◆ EXERCISE PROMPT ◆
Copy every entry word for word. Skip the pictures.

◆ DATASET CONTENT ◆
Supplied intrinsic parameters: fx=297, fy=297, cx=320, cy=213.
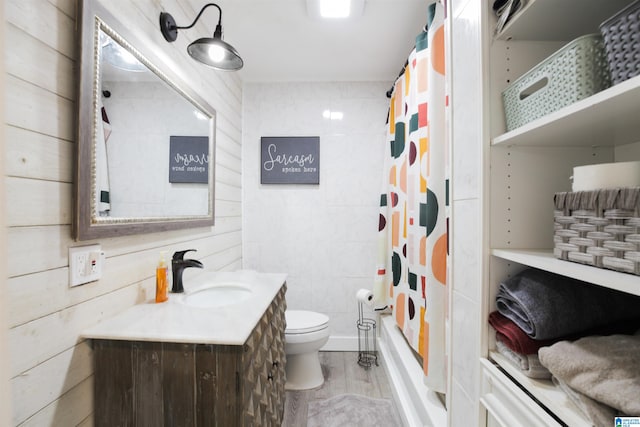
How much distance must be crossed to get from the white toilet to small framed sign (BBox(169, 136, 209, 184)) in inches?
46.0

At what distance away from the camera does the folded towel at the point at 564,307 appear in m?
0.74

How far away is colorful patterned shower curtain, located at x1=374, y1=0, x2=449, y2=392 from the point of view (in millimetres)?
1475

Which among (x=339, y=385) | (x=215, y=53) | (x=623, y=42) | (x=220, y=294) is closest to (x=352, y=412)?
(x=339, y=385)

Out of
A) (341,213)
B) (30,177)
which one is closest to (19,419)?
(30,177)

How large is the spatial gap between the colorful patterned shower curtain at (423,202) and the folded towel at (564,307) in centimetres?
64

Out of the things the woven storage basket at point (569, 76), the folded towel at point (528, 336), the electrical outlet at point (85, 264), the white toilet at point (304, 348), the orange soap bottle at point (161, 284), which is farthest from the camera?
the white toilet at point (304, 348)

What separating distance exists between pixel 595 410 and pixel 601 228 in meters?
0.36

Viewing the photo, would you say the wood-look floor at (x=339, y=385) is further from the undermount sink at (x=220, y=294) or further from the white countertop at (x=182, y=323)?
the white countertop at (x=182, y=323)

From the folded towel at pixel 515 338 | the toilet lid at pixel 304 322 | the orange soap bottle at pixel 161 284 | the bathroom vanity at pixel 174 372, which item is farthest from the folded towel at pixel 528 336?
the toilet lid at pixel 304 322

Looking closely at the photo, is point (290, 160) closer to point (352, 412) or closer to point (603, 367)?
point (352, 412)

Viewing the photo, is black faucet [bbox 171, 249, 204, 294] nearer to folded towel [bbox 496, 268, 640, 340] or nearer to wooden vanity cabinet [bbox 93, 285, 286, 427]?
wooden vanity cabinet [bbox 93, 285, 286, 427]

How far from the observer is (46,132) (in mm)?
848

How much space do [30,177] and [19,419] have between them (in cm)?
63

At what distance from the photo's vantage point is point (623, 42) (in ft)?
1.86
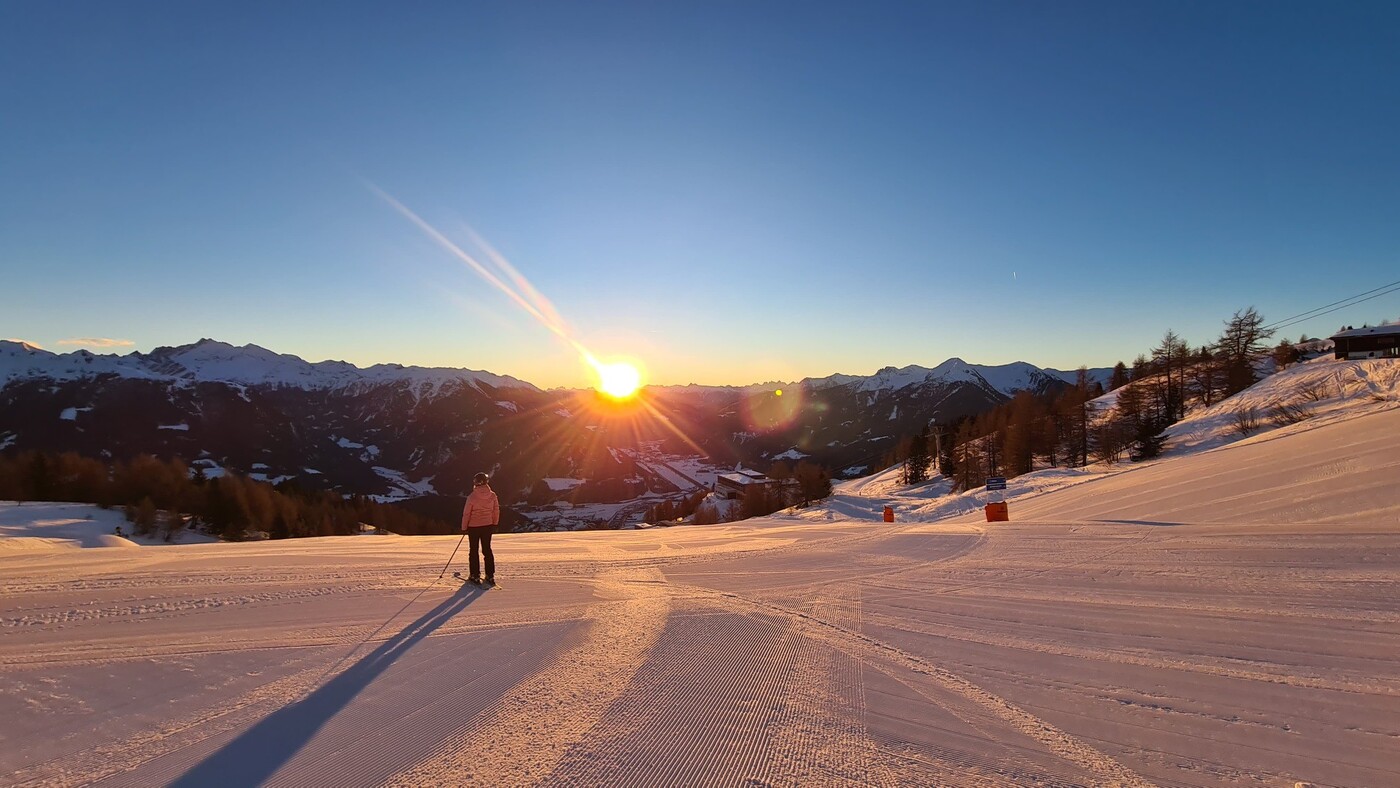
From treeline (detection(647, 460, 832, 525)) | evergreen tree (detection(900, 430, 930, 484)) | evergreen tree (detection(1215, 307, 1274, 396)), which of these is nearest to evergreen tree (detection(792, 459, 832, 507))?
treeline (detection(647, 460, 832, 525))

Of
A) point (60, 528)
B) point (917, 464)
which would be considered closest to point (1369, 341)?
point (917, 464)

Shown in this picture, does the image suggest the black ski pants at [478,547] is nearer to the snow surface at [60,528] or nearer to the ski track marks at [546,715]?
the ski track marks at [546,715]

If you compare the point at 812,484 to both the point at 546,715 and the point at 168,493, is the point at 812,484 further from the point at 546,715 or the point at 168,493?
the point at 546,715

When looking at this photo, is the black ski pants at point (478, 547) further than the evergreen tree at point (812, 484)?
No

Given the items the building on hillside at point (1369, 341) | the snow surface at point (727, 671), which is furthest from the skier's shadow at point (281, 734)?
the building on hillside at point (1369, 341)

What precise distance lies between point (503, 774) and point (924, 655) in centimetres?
409

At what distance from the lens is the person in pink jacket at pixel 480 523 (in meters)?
9.92

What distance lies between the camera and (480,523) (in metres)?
10.1

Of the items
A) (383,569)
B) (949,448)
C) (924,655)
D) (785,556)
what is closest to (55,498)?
(383,569)

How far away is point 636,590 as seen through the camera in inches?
363

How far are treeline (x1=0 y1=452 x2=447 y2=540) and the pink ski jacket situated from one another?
2724 inches

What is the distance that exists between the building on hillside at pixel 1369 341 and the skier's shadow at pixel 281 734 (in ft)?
313

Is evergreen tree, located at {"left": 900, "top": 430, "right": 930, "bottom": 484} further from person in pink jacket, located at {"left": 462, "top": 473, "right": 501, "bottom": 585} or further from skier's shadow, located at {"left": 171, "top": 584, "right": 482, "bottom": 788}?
skier's shadow, located at {"left": 171, "top": 584, "right": 482, "bottom": 788}

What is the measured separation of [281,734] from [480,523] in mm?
5984
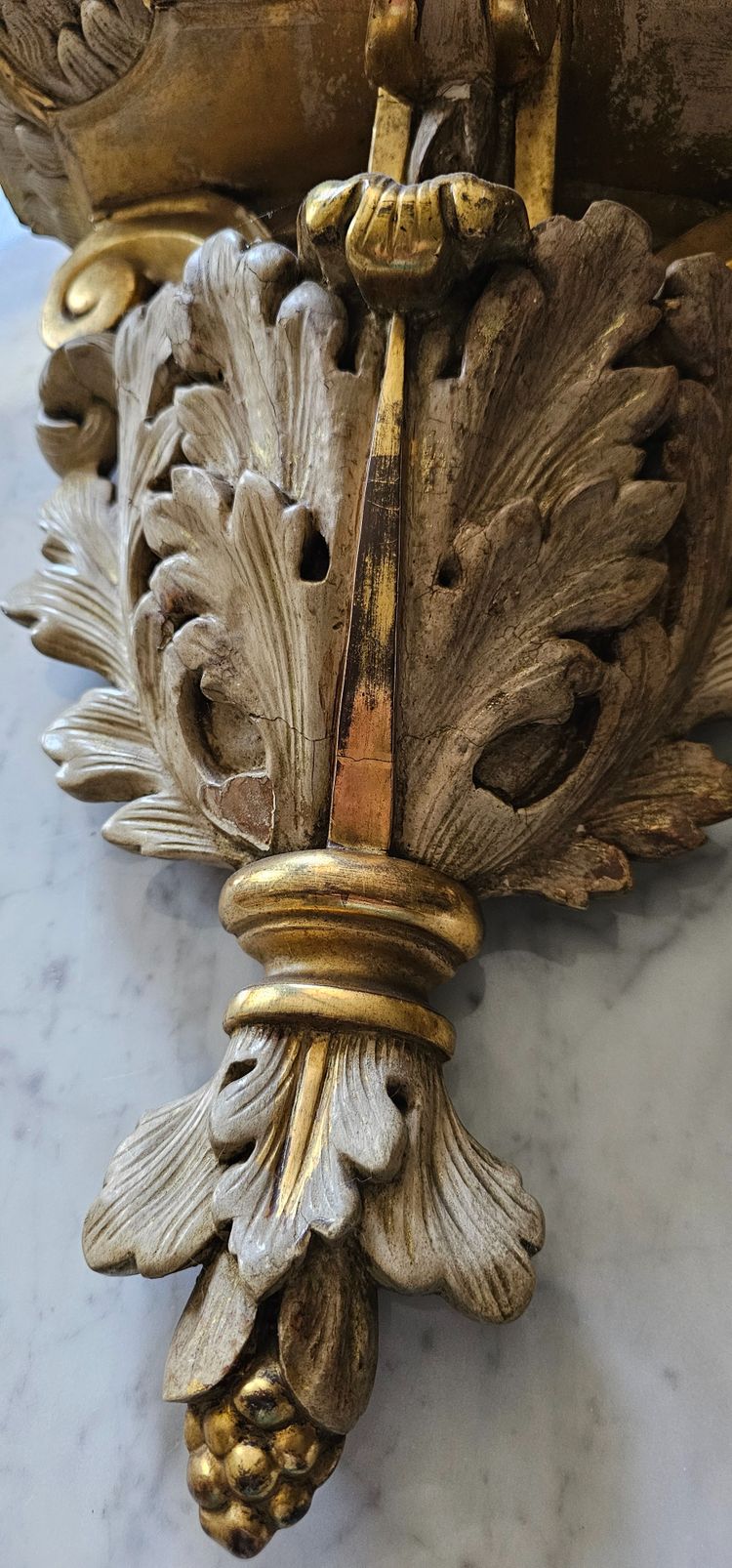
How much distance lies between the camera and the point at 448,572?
1.79ft

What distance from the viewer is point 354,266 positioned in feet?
1.76

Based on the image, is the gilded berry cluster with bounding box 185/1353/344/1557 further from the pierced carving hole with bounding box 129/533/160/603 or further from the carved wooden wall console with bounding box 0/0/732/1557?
the pierced carving hole with bounding box 129/533/160/603

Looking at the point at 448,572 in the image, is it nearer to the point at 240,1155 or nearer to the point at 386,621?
the point at 386,621

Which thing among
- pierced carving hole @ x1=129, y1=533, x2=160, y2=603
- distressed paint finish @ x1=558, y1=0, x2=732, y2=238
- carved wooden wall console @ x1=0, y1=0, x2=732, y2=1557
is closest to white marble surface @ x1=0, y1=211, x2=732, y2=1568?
carved wooden wall console @ x1=0, y1=0, x2=732, y2=1557

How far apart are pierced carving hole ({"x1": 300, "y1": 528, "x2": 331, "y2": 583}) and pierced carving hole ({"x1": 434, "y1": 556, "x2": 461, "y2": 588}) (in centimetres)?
6

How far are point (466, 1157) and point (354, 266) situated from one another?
44cm

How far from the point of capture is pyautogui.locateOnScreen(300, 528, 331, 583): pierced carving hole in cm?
55

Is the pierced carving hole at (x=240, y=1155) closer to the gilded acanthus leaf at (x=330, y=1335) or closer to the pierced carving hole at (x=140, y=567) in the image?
the gilded acanthus leaf at (x=330, y=1335)

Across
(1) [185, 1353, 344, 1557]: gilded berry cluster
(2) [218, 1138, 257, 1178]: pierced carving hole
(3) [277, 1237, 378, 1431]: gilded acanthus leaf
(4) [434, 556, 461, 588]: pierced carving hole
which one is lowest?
(1) [185, 1353, 344, 1557]: gilded berry cluster

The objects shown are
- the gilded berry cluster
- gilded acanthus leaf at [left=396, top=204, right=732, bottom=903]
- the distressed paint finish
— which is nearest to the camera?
the gilded berry cluster

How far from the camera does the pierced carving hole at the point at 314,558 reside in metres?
0.55

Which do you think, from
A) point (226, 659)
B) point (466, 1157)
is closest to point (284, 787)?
point (226, 659)

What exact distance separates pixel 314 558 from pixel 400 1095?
275mm

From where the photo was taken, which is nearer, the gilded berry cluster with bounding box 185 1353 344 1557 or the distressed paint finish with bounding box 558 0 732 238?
the gilded berry cluster with bounding box 185 1353 344 1557
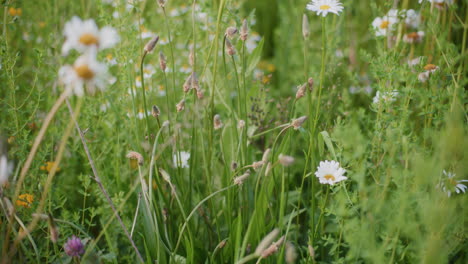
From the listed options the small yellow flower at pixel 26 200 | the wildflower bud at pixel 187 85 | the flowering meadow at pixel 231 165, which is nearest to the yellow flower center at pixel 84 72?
the flowering meadow at pixel 231 165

◆ THE COMPLETED TASK ◆
Supplied intrinsic parameters: fx=297, fy=297, cx=320, cy=213.
How much distance must be crossed to get from the white toilet to small framed sign (BBox(169, 136, 209, 184)) in inches?
46.0

At what distance away from the camera does the folded towel at the point at 564,307 appear in m?
0.74

How far away is colorful patterned shower curtain, located at x1=374, y1=0, x2=449, y2=392 from the point of view (in millimetres)?
1475

Which among (x=339, y=385) | (x=215, y=53) | (x=623, y=42) | (x=220, y=294) is closest to (x=352, y=412)?
(x=339, y=385)

Out of
A) (341,213)
B) (30,177)
which one is closest to (19,419)?
(30,177)

How large is the spatial gap between the colorful patterned shower curtain at (423,202) and the folded towel at (564,307) in centimetres?
64

Out of the things the woven storage basket at point (569, 76), the folded towel at point (528, 336), the electrical outlet at point (85, 264), the white toilet at point (304, 348), the orange soap bottle at point (161, 284), which is farthest from the camera?
the white toilet at point (304, 348)

What separating distance exists between pixel 595 410 and pixel 601 228 in meters?
0.36

Viewing the photo, would you say the wood-look floor at (x=339, y=385) is further from the undermount sink at (x=220, y=294) or further from the white countertop at (x=182, y=323)?
the white countertop at (x=182, y=323)

From the folded towel at pixel 515 338 | the toilet lid at pixel 304 322 | the orange soap bottle at pixel 161 284 | the bathroom vanity at pixel 174 372, which item is farthest from the folded towel at pixel 528 336?
the toilet lid at pixel 304 322

Looking closely at the photo, is point (290, 160) closer to point (352, 412) or closer to point (603, 367)?
point (352, 412)

Viewing the photo, is black faucet [bbox 171, 249, 204, 294] nearer to folded towel [bbox 496, 268, 640, 340] or nearer to wooden vanity cabinet [bbox 93, 285, 286, 427]?
wooden vanity cabinet [bbox 93, 285, 286, 427]

How far from the observer is (46,132) (in mm)?
848

How much space do [30,177] and [19,419] have between them (in cm)?
63

At what distance from the photo's vantage point is point (623, 42) (in ft)?
1.86
From treeline (detection(647, 460, 832, 525)) | evergreen tree (detection(900, 430, 930, 484)) | evergreen tree (detection(1215, 307, 1274, 396)), which of these is nearest to evergreen tree (detection(792, 459, 832, 507))?
treeline (detection(647, 460, 832, 525))

Of
A) point (60, 528)
B) point (917, 464)
which would be considered closest to point (1369, 341)?
point (917, 464)

Shown in this picture, does the image suggest the black ski pants at [478,547] is nearer to the snow surface at [60,528] or nearer to the ski track marks at [546,715]?
the ski track marks at [546,715]

If you compare the point at 812,484 to both the point at 546,715 and the point at 168,493, is the point at 812,484 further from the point at 546,715 or the point at 168,493?
the point at 546,715

When looking at this photo, is the black ski pants at point (478, 547) further than the evergreen tree at point (812, 484)?
No

Given the items the building on hillside at point (1369, 341) | the snow surface at point (727, 671), which is furthest from the skier's shadow at point (281, 734)?
the building on hillside at point (1369, 341)

What precise distance lies between point (503, 774) and point (924, 655) in centimetres?
409

At what distance from the lens is the person in pink jacket at pixel 480 523 (in meters)?
9.92

What distance lies between the camera and (480,523) (in metres)?
10.1

Of the items
A) (383,569)
B) (949,448)
C) (924,655)
D) (785,556)
what is closest to (55,498)?
(383,569)

How far away is point 636,590 as seen through the camera in inches?
363

How far are treeline (x1=0 y1=452 x2=447 y2=540) and the pink ski jacket situated from one another?
2724 inches

What is the distance that exists between the building on hillside at pixel 1369 341 and the skier's shadow at pixel 281 734 (in ft)?
313

Is evergreen tree, located at {"left": 900, "top": 430, "right": 930, "bottom": 484} further from person in pink jacket, located at {"left": 462, "top": 473, "right": 501, "bottom": 585} or further from skier's shadow, located at {"left": 171, "top": 584, "right": 482, "bottom": 788}?
skier's shadow, located at {"left": 171, "top": 584, "right": 482, "bottom": 788}

What is the measured separation of [281,734] from [480,523] in mm?
5984
How much distance lies between the camera and the point at 448,572?
1.79ft

What distance from the viewer is point 354,266 positioned in feet?
1.76

Based on the image, is the gilded berry cluster with bounding box 185/1353/344/1557 further from the pierced carving hole with bounding box 129/533/160/603 or further from the carved wooden wall console with bounding box 0/0/732/1557?
the pierced carving hole with bounding box 129/533/160/603

Looking at the point at 448,572 in the image, is it nearer to the point at 240,1155 or nearer to the point at 386,621?
the point at 386,621

Which thing among
- pierced carving hole @ x1=129, y1=533, x2=160, y2=603
- distressed paint finish @ x1=558, y1=0, x2=732, y2=238
- carved wooden wall console @ x1=0, y1=0, x2=732, y2=1557
is closest to white marble surface @ x1=0, y1=211, x2=732, y2=1568?
carved wooden wall console @ x1=0, y1=0, x2=732, y2=1557

How far apart are pierced carving hole ({"x1": 300, "y1": 528, "x2": 331, "y2": 583}) and pierced carving hole ({"x1": 434, "y1": 556, "x2": 461, "y2": 588}) (in centimetres)?
6

How far are point (466, 1157) and point (354, 266) situated from one another?
44cm

How far from the point of capture is pyautogui.locateOnScreen(300, 528, 331, 583): pierced carving hole in cm?
55

Is the pierced carving hole at (x=240, y=1155) closer to the gilded acanthus leaf at (x=330, y=1335) or closer to the pierced carving hole at (x=140, y=567) in the image?
the gilded acanthus leaf at (x=330, y=1335)

Across
(1) [185, 1353, 344, 1557]: gilded berry cluster
(2) [218, 1138, 257, 1178]: pierced carving hole
(3) [277, 1237, 378, 1431]: gilded acanthus leaf
(4) [434, 556, 461, 588]: pierced carving hole
which one is lowest?
(1) [185, 1353, 344, 1557]: gilded berry cluster

The objects shown are
- the gilded berry cluster
- gilded acanthus leaf at [left=396, top=204, right=732, bottom=903]
- the distressed paint finish
— which is nearest to the camera?
the gilded berry cluster

How far from the camera does the pierced carving hole at the point at 314,558 reside in metres?
0.55

Which do you think, from
A) point (226, 659)
B) point (466, 1157)
is closest to point (284, 787)?
point (226, 659)

What exact distance separates pixel 314 558 from pixel 400 1095?
275mm

From where the photo was taken, which is nearer, the gilded berry cluster with bounding box 185 1353 344 1557 or the distressed paint finish with bounding box 558 0 732 238?
the gilded berry cluster with bounding box 185 1353 344 1557
From the listed options the small yellow flower at pixel 26 200 | the wildflower bud at pixel 187 85 | the flowering meadow at pixel 231 165, which is nearest to the yellow flower center at pixel 84 72?
the flowering meadow at pixel 231 165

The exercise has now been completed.